Work to do.
Answer these questions from the Brampton Wood thread.
(a) How many vans came in the invasion that prompted the first post?
(b) For the 2006 rave, how many people were thought to be there, and what figure did the local press give?
(c) What height barrier was to be fitted, and on what date?

Text section.

###

# Brampton wood poi



## andyjanet (Jul 10, 2015)

Hi poi admin& all, 
Can we please remove Brampton wood from the poi list, the wildlife trust has decided after an invasion of ten vans last week they would like to discourage camper vans, the warden a good friend of mine didn't like cleaning up toilet mess from the streams in the wood. They have also had a lot of fly tipping and intend to sporadically lock the gates at night to discourage anyone stopping over, shame one of my favourite spots also great for watching badgers and glow worms, thanks andy. Sorry admin tried to write this on my phone can you move to appropriate area


----------



## noarlunga (Jul 10, 2015)

What a shame. That's one we used to use on our way to Cambridge Folk Festival. I'm sure it won't be WC members that caused the problem but we all reap the harvest.


----------



## Penny13 (Jul 11, 2015)

Andy that's so sad it was a lovely little stop how did they get 10 vans in it's tiny ?


----------



## andyjanet (Jul 12, 2015)

Removed gate off of hinges and swung it round on the chain, shame it wasn't really wet, five or six years ago we had a rave in there and several vans and cars were stuck on the main ride for several days, the worst rave happened in 2006, I used to live four miles away and could here the music all night, transit vans full of speakers, it took us months to clear up the human excrement and drug needles etc we think there were about 9000 people but local press said twenty thousand, some of us had great fun with strimmers and chainsaws etc very early Sunday morning, (sorry are they really noisy)


----------



## andyjanet (Oct 31, 2016)

*Height Barrier*

Hi All, Brampton wood cambs, an old POI is getting a height barrier 2.2m fitted Thursday 3rd november, seems the wildlife trust are fed up with rubbish and toilet emptying, dont blame them really i volunteer at this woodland site and i am sick of the mess, and getting the blame when people turn up and see me in the van, i am there to work but i still get the deadly stares. andy


----------



## Miduck (Oct 31, 2016)

*Miduck*



andyjanet said:


> Hi All, Brampton wood cambs, an old POI is getting a height barrier 2.2m fitted Thursday 3rd november, seems the wildlife trust are fed up with rubbish and toilet emptying, dont blame them really i volunteer at this woodland site and i am sick of the mess, and getting the blame when people turn up and see me in the van, i am there to work but i still get the deadly stares. andy


There's always some jobs that will spoyl eny think


----------

###

Image-based spatial reasoning data:
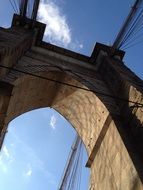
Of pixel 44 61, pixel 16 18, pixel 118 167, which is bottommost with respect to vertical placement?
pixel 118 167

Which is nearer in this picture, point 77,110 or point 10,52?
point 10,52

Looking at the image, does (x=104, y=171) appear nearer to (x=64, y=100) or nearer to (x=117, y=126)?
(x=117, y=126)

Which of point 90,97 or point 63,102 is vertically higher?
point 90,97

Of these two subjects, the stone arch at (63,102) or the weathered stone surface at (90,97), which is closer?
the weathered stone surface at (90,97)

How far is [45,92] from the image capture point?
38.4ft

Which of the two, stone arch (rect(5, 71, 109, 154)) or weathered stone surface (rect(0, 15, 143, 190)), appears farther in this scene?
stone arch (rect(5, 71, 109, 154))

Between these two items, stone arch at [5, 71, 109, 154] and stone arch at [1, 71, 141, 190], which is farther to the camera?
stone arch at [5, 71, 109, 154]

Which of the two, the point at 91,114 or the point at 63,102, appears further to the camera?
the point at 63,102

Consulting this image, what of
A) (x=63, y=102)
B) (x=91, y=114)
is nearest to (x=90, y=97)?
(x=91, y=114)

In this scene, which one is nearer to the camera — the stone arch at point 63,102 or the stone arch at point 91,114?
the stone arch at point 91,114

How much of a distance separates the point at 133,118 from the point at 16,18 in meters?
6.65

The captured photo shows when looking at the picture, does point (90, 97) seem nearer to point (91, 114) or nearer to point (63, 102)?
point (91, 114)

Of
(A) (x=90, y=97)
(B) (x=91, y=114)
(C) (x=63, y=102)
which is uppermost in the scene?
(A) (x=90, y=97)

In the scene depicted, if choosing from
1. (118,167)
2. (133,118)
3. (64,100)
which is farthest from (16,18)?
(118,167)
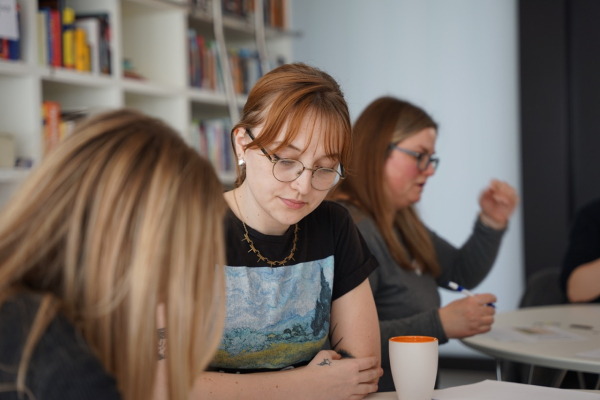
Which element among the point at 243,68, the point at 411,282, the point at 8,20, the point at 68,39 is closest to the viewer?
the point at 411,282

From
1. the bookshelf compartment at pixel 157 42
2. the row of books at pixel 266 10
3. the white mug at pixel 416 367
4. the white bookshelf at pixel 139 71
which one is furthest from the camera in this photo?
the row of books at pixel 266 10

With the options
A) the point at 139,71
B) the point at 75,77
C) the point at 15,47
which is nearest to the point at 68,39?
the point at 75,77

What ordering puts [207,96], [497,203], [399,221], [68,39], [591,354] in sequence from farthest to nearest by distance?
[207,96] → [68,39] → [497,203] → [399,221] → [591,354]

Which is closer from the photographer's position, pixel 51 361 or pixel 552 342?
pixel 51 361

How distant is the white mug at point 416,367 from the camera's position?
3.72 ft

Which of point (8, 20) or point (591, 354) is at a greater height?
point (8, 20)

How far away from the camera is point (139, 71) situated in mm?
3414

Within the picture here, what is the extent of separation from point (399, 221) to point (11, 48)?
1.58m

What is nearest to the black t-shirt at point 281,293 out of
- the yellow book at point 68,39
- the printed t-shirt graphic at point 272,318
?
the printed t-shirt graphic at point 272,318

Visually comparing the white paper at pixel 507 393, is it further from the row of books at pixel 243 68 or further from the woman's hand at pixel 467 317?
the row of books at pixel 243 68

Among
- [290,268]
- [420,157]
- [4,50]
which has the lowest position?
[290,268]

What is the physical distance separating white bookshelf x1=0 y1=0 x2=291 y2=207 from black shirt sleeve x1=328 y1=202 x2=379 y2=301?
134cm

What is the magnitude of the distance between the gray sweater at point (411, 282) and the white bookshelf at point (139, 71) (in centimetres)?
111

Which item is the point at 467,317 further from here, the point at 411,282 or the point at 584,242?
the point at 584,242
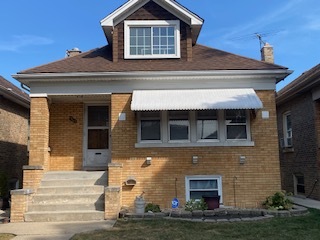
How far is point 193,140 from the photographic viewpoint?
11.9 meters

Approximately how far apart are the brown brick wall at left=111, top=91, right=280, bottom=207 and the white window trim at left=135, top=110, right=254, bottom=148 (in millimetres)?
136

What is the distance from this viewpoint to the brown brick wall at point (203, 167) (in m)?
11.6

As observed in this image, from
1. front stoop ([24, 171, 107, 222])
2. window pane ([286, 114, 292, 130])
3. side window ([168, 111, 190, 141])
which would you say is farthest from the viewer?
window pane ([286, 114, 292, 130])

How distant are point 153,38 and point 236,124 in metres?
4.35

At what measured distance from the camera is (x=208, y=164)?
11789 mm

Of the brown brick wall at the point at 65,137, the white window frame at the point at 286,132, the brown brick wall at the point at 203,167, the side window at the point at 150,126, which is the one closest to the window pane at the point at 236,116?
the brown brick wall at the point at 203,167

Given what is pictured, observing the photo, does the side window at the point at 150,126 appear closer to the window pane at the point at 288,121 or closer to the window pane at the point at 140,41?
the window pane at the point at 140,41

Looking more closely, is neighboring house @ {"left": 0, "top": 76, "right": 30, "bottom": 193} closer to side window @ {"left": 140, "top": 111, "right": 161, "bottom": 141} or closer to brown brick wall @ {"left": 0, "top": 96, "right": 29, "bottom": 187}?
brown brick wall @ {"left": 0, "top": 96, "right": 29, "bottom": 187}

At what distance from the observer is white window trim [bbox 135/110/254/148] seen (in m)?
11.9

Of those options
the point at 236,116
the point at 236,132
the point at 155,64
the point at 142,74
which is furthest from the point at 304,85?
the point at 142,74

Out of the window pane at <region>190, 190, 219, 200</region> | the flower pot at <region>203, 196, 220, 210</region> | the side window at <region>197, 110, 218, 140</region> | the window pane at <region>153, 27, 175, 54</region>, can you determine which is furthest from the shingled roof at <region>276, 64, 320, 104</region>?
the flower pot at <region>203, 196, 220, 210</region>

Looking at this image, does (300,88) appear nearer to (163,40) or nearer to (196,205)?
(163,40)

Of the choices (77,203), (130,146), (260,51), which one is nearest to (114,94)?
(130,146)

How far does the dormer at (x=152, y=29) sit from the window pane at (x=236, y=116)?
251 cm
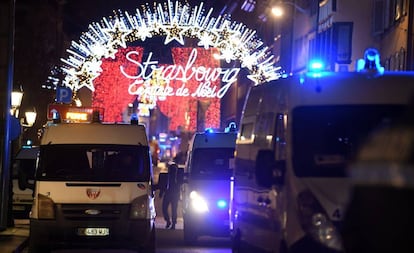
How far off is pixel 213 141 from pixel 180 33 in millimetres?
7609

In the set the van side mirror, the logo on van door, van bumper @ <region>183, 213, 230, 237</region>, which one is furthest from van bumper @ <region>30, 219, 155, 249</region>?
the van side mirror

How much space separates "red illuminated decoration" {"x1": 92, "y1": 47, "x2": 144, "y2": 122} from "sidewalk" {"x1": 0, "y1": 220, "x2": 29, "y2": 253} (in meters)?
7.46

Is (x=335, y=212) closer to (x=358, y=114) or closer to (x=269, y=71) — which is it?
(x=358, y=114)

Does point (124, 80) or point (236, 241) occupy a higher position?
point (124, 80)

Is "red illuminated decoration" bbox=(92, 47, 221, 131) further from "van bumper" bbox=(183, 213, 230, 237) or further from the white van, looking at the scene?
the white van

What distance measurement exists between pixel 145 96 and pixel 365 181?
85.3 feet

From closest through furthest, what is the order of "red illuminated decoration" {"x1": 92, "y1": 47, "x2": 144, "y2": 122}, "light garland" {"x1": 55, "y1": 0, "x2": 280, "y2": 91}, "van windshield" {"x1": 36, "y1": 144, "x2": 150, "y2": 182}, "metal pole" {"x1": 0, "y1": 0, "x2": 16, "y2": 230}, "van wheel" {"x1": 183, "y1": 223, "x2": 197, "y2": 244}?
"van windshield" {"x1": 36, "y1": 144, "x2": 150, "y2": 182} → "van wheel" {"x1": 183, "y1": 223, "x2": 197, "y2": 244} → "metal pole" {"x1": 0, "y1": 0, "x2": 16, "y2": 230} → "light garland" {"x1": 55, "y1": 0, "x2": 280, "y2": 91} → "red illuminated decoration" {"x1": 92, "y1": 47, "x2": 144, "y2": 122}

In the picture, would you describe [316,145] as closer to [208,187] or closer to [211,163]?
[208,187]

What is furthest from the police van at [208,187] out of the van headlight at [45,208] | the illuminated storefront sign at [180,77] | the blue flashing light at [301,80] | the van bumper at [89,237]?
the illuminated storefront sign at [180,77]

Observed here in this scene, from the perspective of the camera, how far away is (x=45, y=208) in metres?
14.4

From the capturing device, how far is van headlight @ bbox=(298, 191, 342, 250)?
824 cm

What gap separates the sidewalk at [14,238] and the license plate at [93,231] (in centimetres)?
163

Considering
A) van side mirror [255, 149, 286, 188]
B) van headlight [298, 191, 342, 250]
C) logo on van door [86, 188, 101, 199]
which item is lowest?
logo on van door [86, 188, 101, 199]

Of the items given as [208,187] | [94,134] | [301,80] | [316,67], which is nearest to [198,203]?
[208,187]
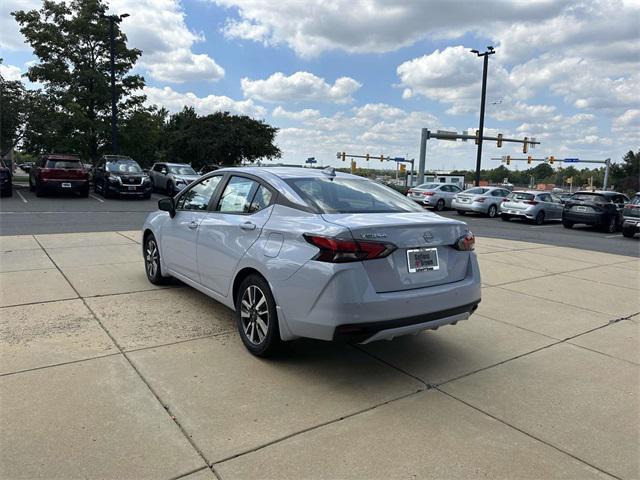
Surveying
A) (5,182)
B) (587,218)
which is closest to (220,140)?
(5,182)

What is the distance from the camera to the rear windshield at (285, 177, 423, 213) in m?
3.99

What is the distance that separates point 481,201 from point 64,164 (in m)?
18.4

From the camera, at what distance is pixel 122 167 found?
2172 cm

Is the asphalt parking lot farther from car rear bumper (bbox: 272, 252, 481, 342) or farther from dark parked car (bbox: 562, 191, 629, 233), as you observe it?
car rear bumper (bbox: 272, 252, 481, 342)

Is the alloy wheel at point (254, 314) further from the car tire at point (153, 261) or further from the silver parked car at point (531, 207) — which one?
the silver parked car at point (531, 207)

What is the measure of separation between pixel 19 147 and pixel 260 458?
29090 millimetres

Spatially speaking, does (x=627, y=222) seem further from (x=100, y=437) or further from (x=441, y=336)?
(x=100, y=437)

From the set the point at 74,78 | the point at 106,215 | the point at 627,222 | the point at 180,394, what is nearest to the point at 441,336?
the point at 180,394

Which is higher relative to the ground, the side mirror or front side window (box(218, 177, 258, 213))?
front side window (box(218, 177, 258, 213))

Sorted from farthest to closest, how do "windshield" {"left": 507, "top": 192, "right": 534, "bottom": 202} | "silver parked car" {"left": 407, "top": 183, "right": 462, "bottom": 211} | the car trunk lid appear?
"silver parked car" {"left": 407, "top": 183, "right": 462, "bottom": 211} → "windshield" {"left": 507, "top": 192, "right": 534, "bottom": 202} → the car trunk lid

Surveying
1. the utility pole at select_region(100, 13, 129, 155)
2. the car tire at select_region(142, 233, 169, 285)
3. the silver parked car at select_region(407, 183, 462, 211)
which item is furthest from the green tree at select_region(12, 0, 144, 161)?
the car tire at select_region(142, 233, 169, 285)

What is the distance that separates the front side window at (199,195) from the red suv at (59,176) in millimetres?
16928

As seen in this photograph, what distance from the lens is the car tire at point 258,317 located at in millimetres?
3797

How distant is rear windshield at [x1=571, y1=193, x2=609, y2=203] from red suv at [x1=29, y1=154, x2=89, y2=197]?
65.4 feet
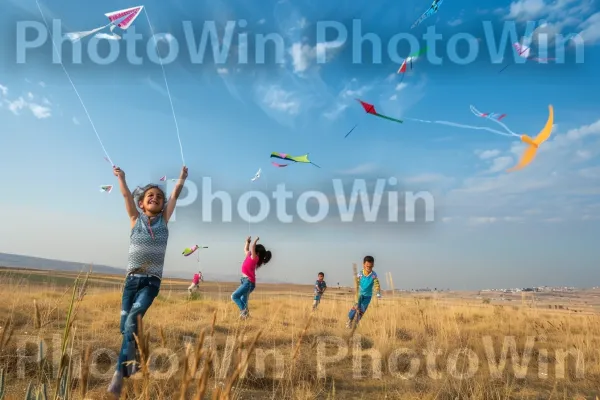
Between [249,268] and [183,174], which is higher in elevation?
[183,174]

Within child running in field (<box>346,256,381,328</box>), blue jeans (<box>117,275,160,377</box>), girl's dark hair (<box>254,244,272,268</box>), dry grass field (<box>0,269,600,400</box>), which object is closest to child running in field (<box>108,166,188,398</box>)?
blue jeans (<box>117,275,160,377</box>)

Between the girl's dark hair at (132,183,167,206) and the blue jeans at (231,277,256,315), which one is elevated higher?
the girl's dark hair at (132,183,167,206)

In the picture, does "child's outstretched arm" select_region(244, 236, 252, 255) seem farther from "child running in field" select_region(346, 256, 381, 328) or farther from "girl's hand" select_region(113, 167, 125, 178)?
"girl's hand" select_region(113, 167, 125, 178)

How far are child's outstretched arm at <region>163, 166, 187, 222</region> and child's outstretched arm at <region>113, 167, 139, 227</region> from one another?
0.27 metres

###

Written solution.
(a) Ten vans.
(b) About 9000 people were thought to be there, while the local press said twenty thousand.
(c) A 2.2m height barrier, on Thursday 3rd November.